Go through the items below and copy out each line that contains the word "dark".

• DATASET CONTENT:
────────────────────

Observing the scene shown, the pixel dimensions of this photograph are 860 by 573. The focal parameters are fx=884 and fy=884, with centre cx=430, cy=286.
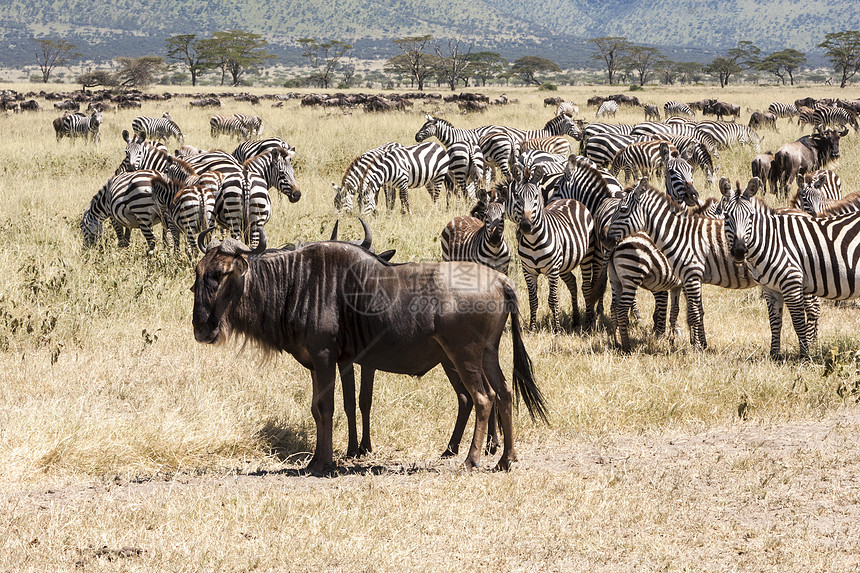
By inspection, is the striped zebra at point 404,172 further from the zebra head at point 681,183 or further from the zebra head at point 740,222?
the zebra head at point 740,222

────────────────────

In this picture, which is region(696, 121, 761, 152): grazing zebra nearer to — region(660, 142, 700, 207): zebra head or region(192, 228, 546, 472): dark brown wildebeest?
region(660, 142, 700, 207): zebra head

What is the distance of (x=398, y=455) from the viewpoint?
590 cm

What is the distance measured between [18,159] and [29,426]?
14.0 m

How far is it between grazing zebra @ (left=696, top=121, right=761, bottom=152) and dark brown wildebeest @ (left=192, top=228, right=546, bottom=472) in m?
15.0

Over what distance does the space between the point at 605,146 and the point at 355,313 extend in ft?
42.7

────────────────────

• SOLUTION BELOW:
In this picture, which is region(696, 121, 761, 152): grazing zebra nearer to — region(660, 142, 700, 207): zebra head or region(192, 228, 546, 472): dark brown wildebeest?
How far is it between grazing zebra @ (left=696, top=121, right=761, bottom=152) and dark brown wildebeest @ (left=192, top=228, right=546, bottom=472) in m?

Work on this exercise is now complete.